Aim: Reproduce every entry below word for word, but leave the pictures out.

Spatial reasoning entries

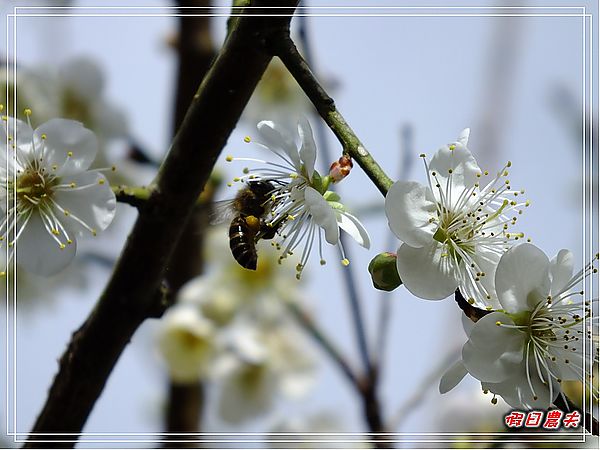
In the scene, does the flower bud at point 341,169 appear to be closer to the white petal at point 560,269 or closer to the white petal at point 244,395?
the white petal at point 560,269

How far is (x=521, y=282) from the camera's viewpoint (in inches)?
26.6

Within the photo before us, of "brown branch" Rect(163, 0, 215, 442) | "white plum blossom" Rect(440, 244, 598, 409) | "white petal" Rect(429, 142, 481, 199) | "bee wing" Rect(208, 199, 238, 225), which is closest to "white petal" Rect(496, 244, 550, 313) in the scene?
"white plum blossom" Rect(440, 244, 598, 409)

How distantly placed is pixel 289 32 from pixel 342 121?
0.12 meters

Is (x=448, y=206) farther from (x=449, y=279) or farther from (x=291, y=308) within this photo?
(x=291, y=308)

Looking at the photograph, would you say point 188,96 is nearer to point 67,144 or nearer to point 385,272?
point 67,144

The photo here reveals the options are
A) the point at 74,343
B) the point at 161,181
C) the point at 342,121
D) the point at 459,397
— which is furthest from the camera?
the point at 459,397

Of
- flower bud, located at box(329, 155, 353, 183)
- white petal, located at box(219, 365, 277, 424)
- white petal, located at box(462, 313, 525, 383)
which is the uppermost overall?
flower bud, located at box(329, 155, 353, 183)

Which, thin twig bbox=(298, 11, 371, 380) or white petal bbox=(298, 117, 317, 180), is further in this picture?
thin twig bbox=(298, 11, 371, 380)

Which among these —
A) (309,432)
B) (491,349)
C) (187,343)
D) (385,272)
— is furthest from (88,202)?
(187,343)

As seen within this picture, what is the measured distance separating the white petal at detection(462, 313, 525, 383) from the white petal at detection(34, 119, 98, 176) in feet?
1.46

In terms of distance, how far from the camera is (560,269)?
70cm

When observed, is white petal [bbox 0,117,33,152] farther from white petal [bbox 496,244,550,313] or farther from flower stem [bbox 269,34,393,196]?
white petal [bbox 496,244,550,313]

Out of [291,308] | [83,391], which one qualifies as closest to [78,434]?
[83,391]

Result:
In the scene, does the flower bud at point 341,169 appear to be closer to the white petal at point 560,269 or closer to the white petal at point 244,395?
the white petal at point 560,269

How far is (x=521, y=282) from the camera's viewpoint (in inches)?
26.6

Within the photo before us, of "brown branch" Rect(163, 0, 215, 442) | "white plum blossom" Rect(440, 244, 598, 409) | "white petal" Rect(429, 142, 481, 199) | "bee wing" Rect(208, 199, 238, 225), which is closest to "white petal" Rect(496, 244, 550, 313) in the scene?
"white plum blossom" Rect(440, 244, 598, 409)

How distantly placed is pixel 289 32 from pixel 342 121?
0.12 meters

Is (x=448, y=206) farther from (x=449, y=279) or farther from (x=291, y=308) within this photo?
(x=291, y=308)

Looking at the photograph, would you say point 188,96 is nearer to point 67,144 or nearer to point 385,272?
point 67,144

The photo here reveals the options are
A) the point at 74,343
B) the point at 161,181
C) the point at 342,121
D) the point at 459,397
— which is furthest from the camera?
the point at 459,397

Of
- flower bud, located at box(329, 155, 353, 183)
- white petal, located at box(219, 365, 277, 424)
- white petal, located at box(462, 313, 525, 383)
which is the uppermost overall?
flower bud, located at box(329, 155, 353, 183)

Which, thin twig bbox=(298, 11, 371, 380) or white petal bbox=(298, 117, 317, 180), is further in this picture?
thin twig bbox=(298, 11, 371, 380)

Which among these —
A) (309,432)
B) (491,349)
C) (187,343)
D) (385,272)
— is furthest from (88,202)?
(187,343)

As seen within this picture, what is the measured distance separating the white petal at detection(462, 313, 525, 383) from the white petal at detection(34, 119, 98, 176) in feet?
1.46

In terms of distance, how far from the camera is (560,269)?
70cm

When observed, is white petal [bbox 0,117,33,152] farther from white petal [bbox 496,244,550,313] or farther from flower stem [bbox 269,34,393,196]?
white petal [bbox 496,244,550,313]

Out of [291,308] | [83,391], which one qualifies as closest to [78,434]?
[83,391]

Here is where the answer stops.